CREATE TABLE car_type_base_consumption (manufacturer VARCHAR(30), model VARCHAR(50), fuel_type VARCHAR(10), imperial_urban_cold REAL, imperial_extra_urban REAL);
INSERT INTO car_type_base_consumption VALUES('MORGAN MOTOR COMPANY','2000, From January 2011 onwards','Petrol',32.8, 46.3);
INSERT INTO car_type_base_consumption VALUES('CHEVROLET','Orlando, MY2013', 'Petrol', 34.4, 44.8);
INSERT INTO car_type_base_consumption VALUES('VOLKSWAGEN C.V.','California Motor Home', 'Diesel',29.7, 51.4);
INSERT INTO car_type_base_consumption VALUES('VOLKSWAGEN','Touareg', 'Diesel',28.5, 55.3);
INSERT INTO car_type_base_consumption VALUES('VOLKSWAGEN','Passat Saloon','Petrol',30.7, 49.5);
SELECT * FROM car_type_base_consumption;

Done.
Done.
1 rows affected.
1 rows affected.
1 rows affected.
1 rows affected.
1 rows affected.
5 rows affected.


manufacturer,model,fuel_type,imperial_urban_cold,imperial_extra_urban
MORGAN MOTOR COMPANY,"2000, From January 2011 onwards",Petrol,32.8,46.3
CHEVROLET,"Orlando, MY2013",Petrol,34.4,44.8
VOLKSWAGEN C.V.,California Motor Home,Diesel,29.7,51.4
VOLKSWAGEN,Touareg,Diesel,28.5,55.3
VOLKSWAGEN,Passat Saloon,Petrol,30.7,49.5


In a **natural join**, two tables must have at least one column in each with the same name and the same datatypes; the result will be an equality join applied to all of those matching columns.

In [40]:
%%sql
SELECT *
FROM car_type_combined_consumption NATURAL JOIN car_type_base_consumption;

5 rows affected.


manufacturer,model,fuel_type,imperial_combined,imperial_urban_cold,imperial_extra_urban
CHEVROLET,"Orlando, MY2013",Petrol,40.3,34.4,44.8
MORGAN MOTOR COMPANY,"2000, From January 2011 onwards",Petrol,40.3,32.8,46.3
VOLKSWAGEN,Passat Saloon,Petrol,40.4,30.7,49.5
VOLKSWAGEN,Touareg,Diesel,40.4,28.5,55.3
VOLKSWAGEN C.V.,California Motor Home,Diesel,40.4,29.7,51.4


You need to be careful of natural joins: firstly the equality applies to *all* the columns that have the same name and datatype, and secondly if someone adds or removes columns from one of the tables then the behaviour of the query with the natural join may change.

## Outer joins
The final major form of the join is the outer join - to handle cases when we would lose data if we simply accepted only the joined rows based on their filtering condition.

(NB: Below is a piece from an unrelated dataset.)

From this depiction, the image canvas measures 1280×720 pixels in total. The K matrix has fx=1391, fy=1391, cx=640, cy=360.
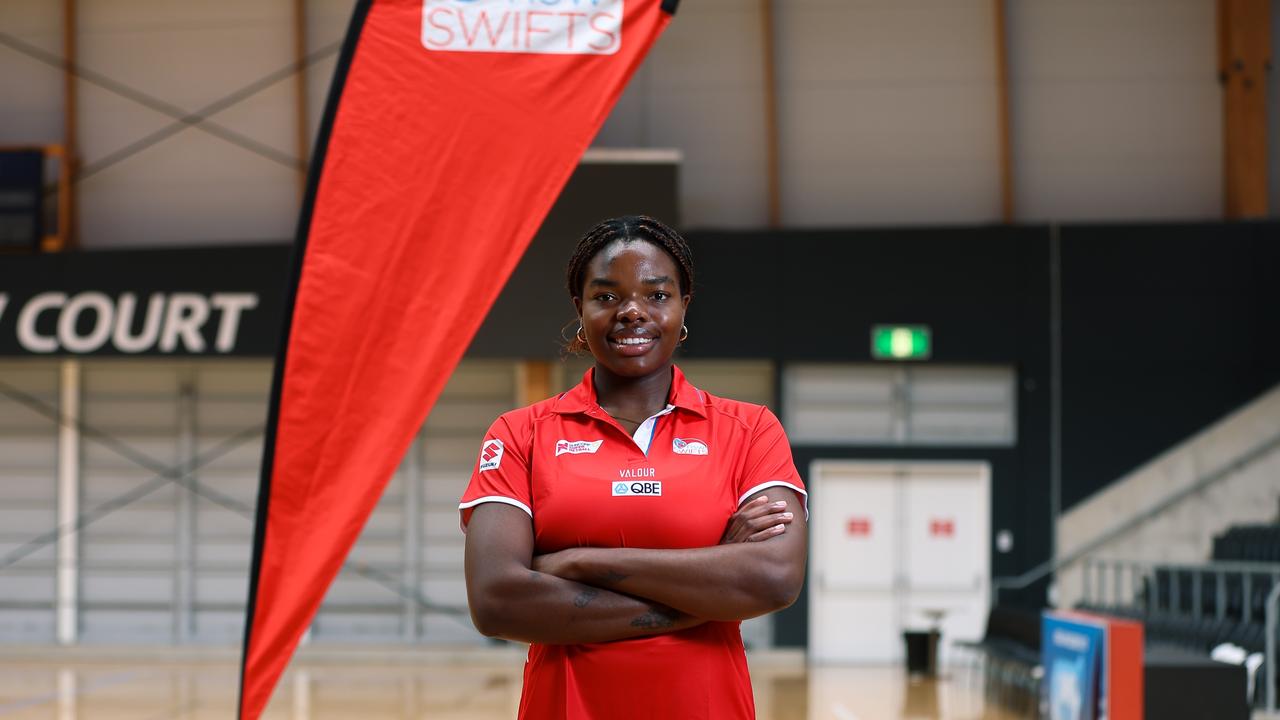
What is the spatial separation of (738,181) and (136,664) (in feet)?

Look back at the join examples we've seen so far:

* the Cartesian product joined every row in one table with every row in the other 
* the other joins have generally been based around a condition (most often equality) between two tables in which values to be matched appeared in both tables. 

So, in the examples we've seen so far the result rows have always had values from rows taken from both tables.

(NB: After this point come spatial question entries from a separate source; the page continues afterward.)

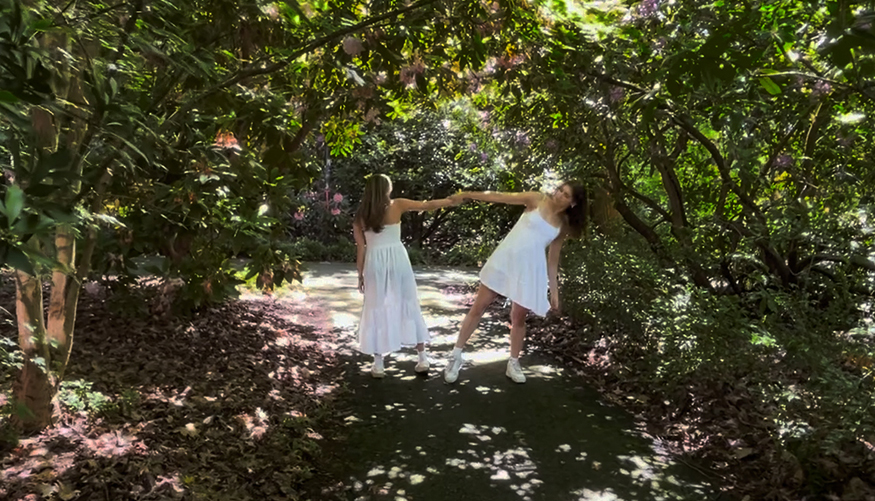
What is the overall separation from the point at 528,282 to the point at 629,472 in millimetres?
1778

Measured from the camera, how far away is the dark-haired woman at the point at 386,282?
5.11 meters

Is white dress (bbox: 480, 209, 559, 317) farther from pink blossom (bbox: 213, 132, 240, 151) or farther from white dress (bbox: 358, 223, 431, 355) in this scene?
pink blossom (bbox: 213, 132, 240, 151)

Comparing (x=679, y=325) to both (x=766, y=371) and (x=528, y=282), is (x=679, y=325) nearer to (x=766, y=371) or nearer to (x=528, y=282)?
(x=766, y=371)

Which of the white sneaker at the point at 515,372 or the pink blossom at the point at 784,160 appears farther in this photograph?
the white sneaker at the point at 515,372

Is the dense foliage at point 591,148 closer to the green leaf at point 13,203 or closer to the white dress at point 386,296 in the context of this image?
the green leaf at point 13,203

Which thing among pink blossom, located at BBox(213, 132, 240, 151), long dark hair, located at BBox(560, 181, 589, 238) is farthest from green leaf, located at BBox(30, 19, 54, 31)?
long dark hair, located at BBox(560, 181, 589, 238)

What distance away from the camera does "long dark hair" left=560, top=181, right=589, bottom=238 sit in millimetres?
4957

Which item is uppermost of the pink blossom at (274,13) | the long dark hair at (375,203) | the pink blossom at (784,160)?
the pink blossom at (274,13)

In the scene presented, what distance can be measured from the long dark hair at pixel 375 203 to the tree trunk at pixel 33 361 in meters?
2.42

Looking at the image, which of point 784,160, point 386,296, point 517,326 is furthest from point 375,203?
point 784,160

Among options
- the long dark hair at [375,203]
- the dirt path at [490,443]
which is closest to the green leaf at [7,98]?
the dirt path at [490,443]

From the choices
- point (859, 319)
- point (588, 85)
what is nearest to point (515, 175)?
point (588, 85)

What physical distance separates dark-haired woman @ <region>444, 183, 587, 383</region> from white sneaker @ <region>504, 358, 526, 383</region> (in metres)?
0.26

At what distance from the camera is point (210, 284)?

Now consider this example:

Each year a small sports club registers members' names and addresses with the sports association, which gives them a registration number that the club notes.  The club also collects membership fees, which may be paid in installments, and they keep a running total of the amount paid by each member. At the start of the year this table is empty.

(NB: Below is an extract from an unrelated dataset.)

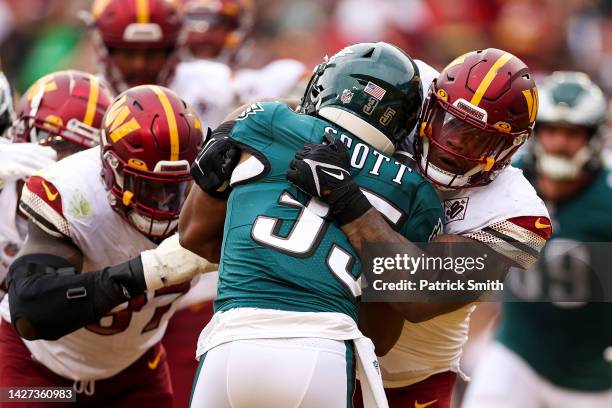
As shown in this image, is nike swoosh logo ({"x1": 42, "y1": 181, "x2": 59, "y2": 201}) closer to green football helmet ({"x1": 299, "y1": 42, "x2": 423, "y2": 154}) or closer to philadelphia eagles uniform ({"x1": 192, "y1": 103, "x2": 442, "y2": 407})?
philadelphia eagles uniform ({"x1": 192, "y1": 103, "x2": 442, "y2": 407})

At some point the club has two datasets:

            member

name|address|registration_no
----|-------|---------------
Kevin | Milton Keynes | R345
Katy | Bedford | R34
Kirrin | Luton | R45

and 

            payment_made

name|total_amount
----|------------
Katy|54
Kevin|33

Note that Kirrin is missing from the payment table, as she has just joined and has not paid anything yet.


In [41]:
%%sql 
DROP TABLE IF EXISTS member;

CREATE TABLE member (name VARCHAR(30), address VARCHAR(50), registration_no VARCHAR(5));
INSERT INTO member VALUES('Kevin','Milton Keynes','R345');
INSERT INTO member VALUES('Katy','Bedford', 'R34');
INSERT INTO member VALUES('Kirrin','Luton', 'R45');

DROP TABLE IF EXISTS payment_made;

CREATE TABLE payment_made (name VARCHAR(30), total_amount INT);
INSERT INTO payment_made VALUES('Katy', 54);
INSERT INTO payment_made VALUES('Kevin', 33);

SELECT * FROM member;
SELECT * FROM payment_made;

Done.
Done.
1 rows affected.
1 rows affected.
1 rows affected.
Done.
Done.
1 rows affected.
1 rows affected.
3 rows affected.
2 rows affected.


name,total_amount
Katy,54
Kevin,33



Suppose the manager wants a query to show both registrations and payments in a single table.
In the cell below try writing a JOIN using the examples above that will create the table.

**Result**

name|address|registration_no|total_amount
----|-------|---------------|------------
...|...|...|...


In [42]:
%%sql
SELECT * 
FROM member, payment_made;

6 rows affected.


name,address,registration_no,name_1,total_amount
Kevin,Milton Keynes,R345,Katy,54
Katy,Bedford,R34,Katy,54
Kirrin,Luton,R45,Katy,54
Kevin,Milton Keynes,R345,Kevin,33
Katy,Bedford,R34,Kevin,33
Kirrin,Luton,R45,Kevin,33


The simple Cartesian product makes a real mess, simply putting everyone against everyone else.
If you try to use any of the conditional joins you'll notice that we keep losing Kirrin in the result table.   She has a registration number, but has no row in the payment table, so the join conditions never succeed.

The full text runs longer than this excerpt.